[SUPPLIED DATA start]
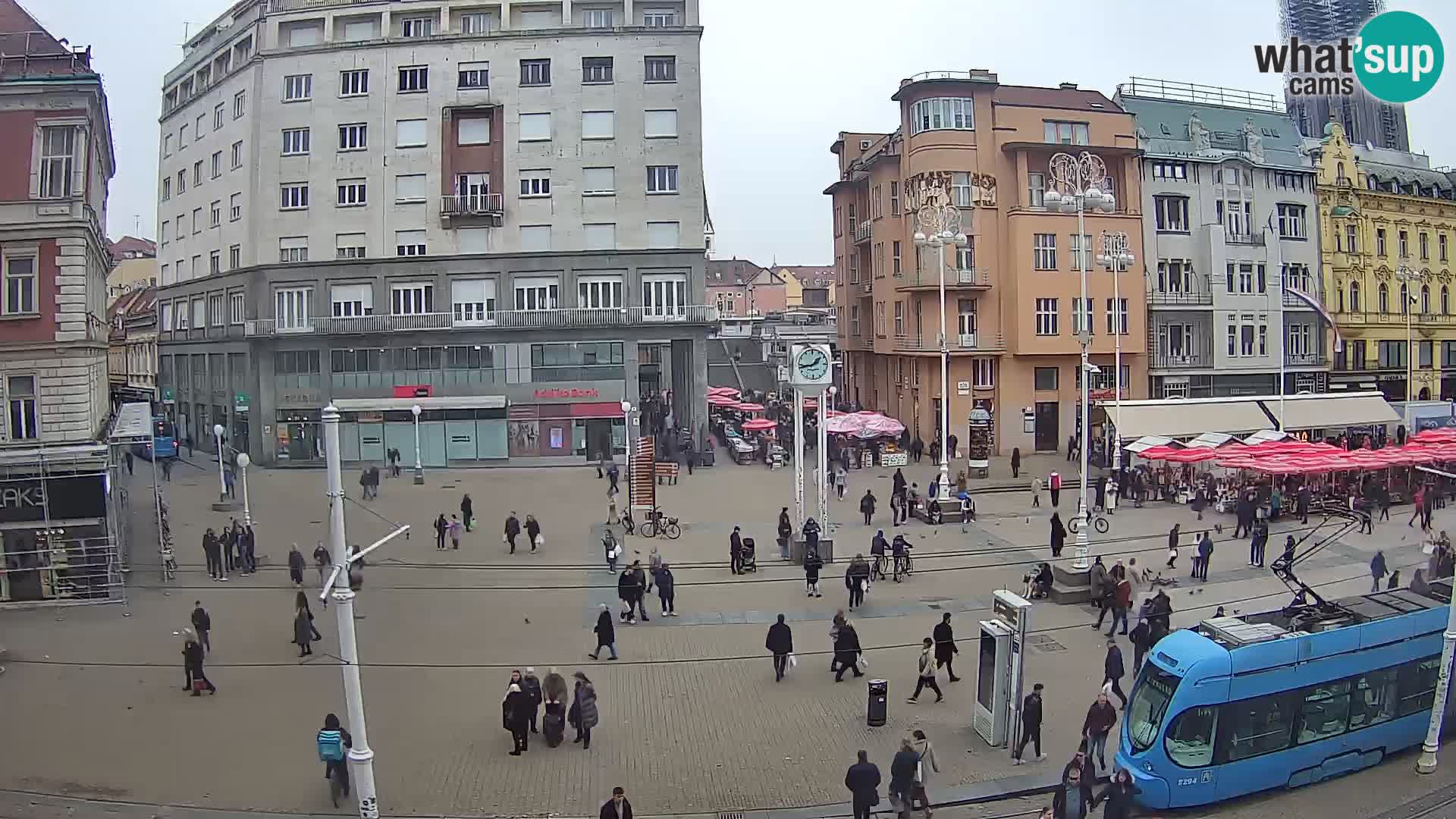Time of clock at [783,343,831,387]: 1:43
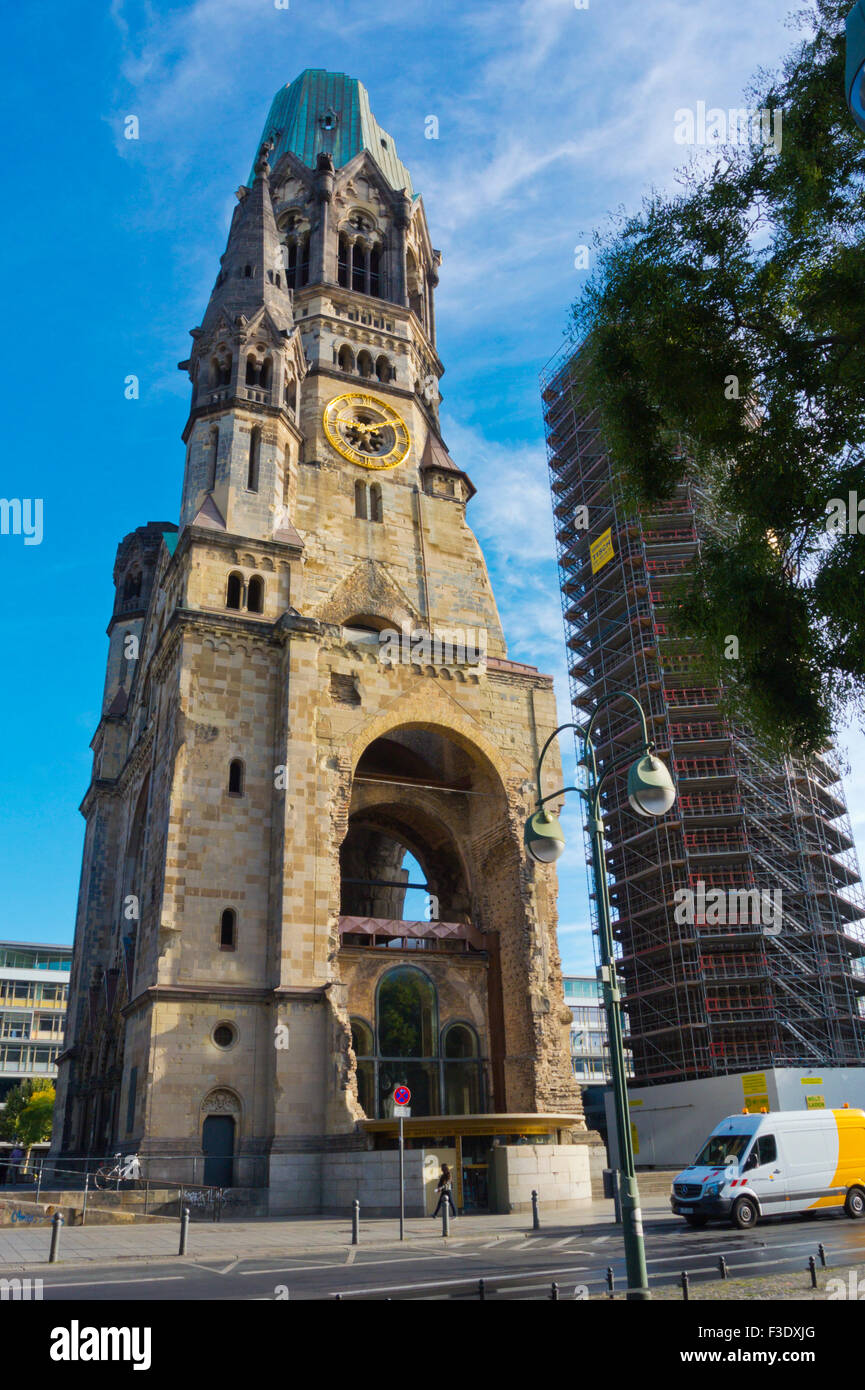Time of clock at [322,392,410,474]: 5:09
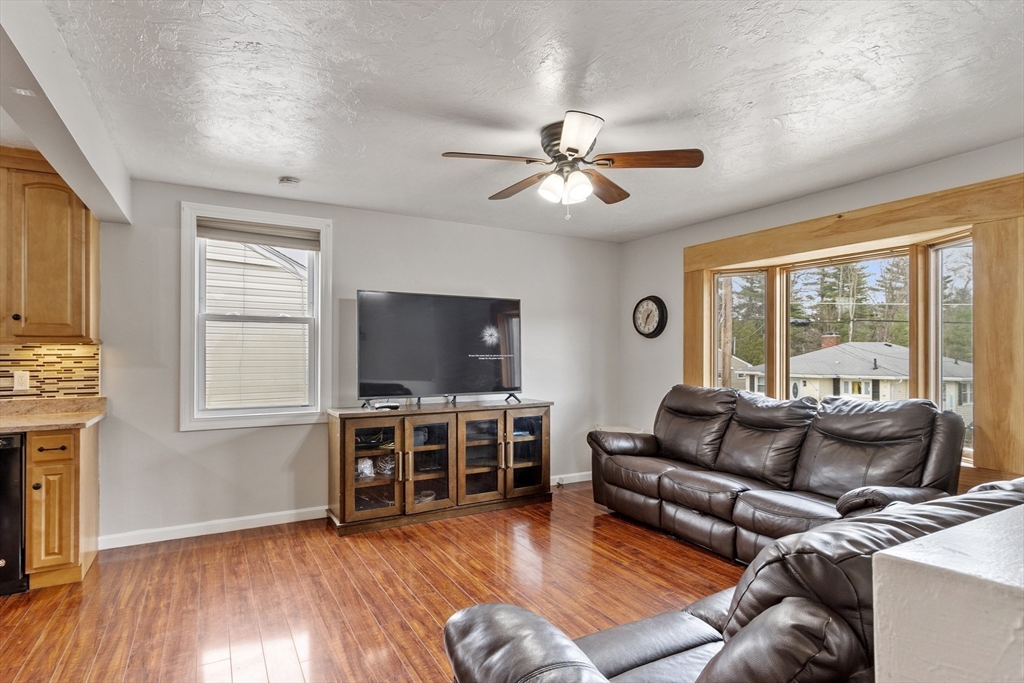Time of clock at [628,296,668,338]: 1:34
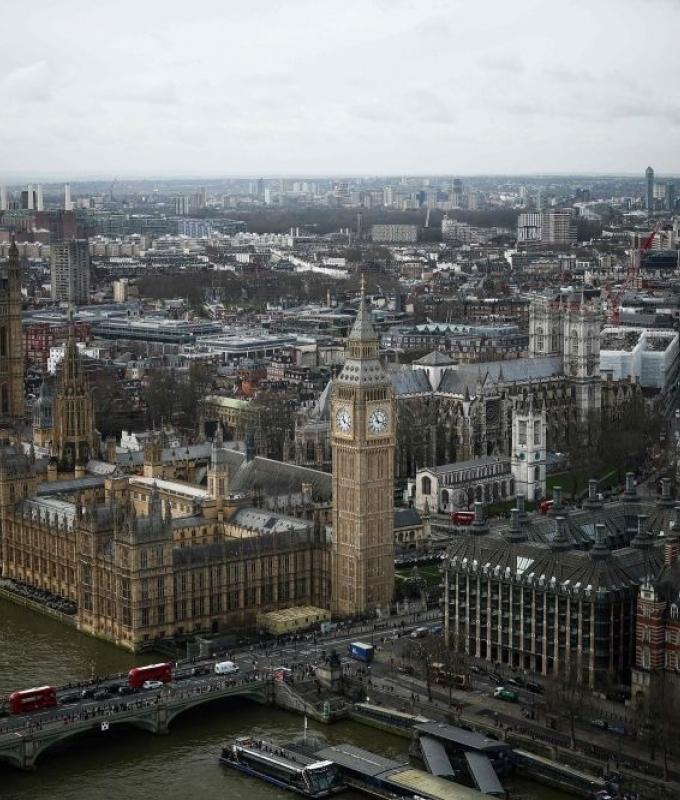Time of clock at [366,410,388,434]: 11:17
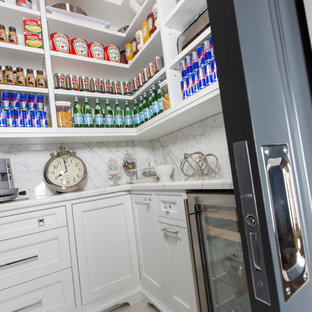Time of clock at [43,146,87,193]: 7:59
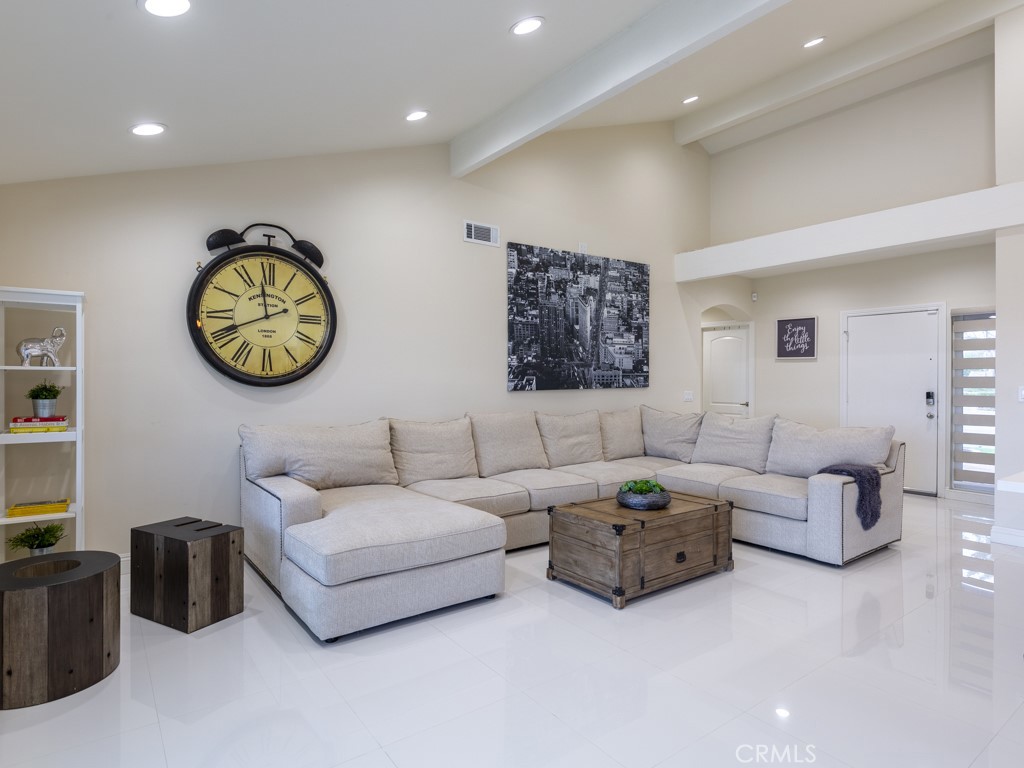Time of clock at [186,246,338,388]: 11:41
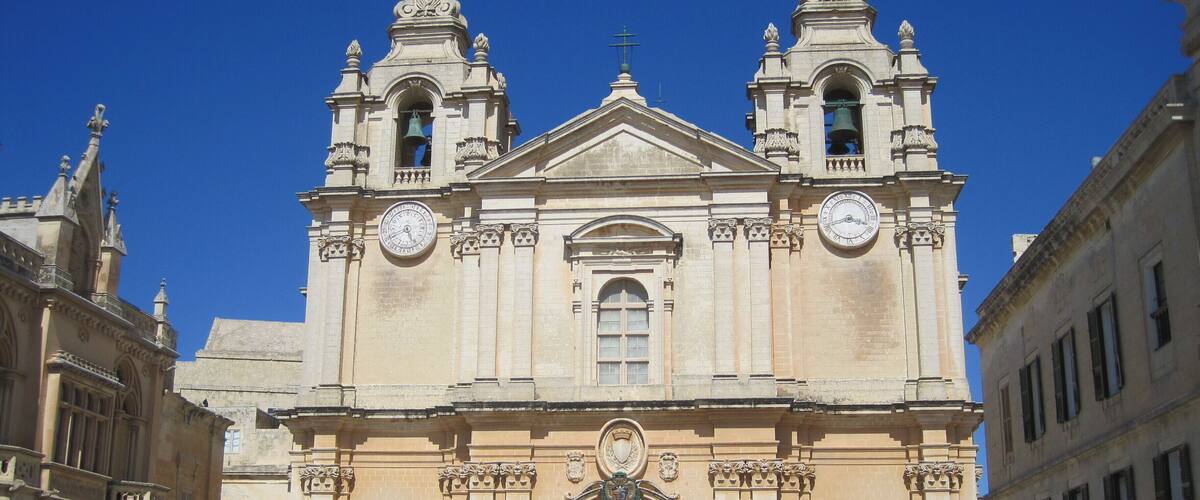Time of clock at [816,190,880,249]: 3:41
[SUPPLIED DATA end]
§ WHAT IS BEING ASKED
Copy out every one of the records above verbatim, line by line, omitting the pictures.

§ SOLUTION FOR THIS PROBLEM
Time of clock at [783,343,831,387]: 1:43
Time of clock at [322,392,410,474]: 5:09
Time of clock at [628,296,668,338]: 1:34
Time of clock at [366,410,388,434]: 11:17
Time of clock at [43,146,87,193]: 7:59
Time of clock at [186,246,338,388]: 11:41
Time of clock at [816,190,880,249]: 3:41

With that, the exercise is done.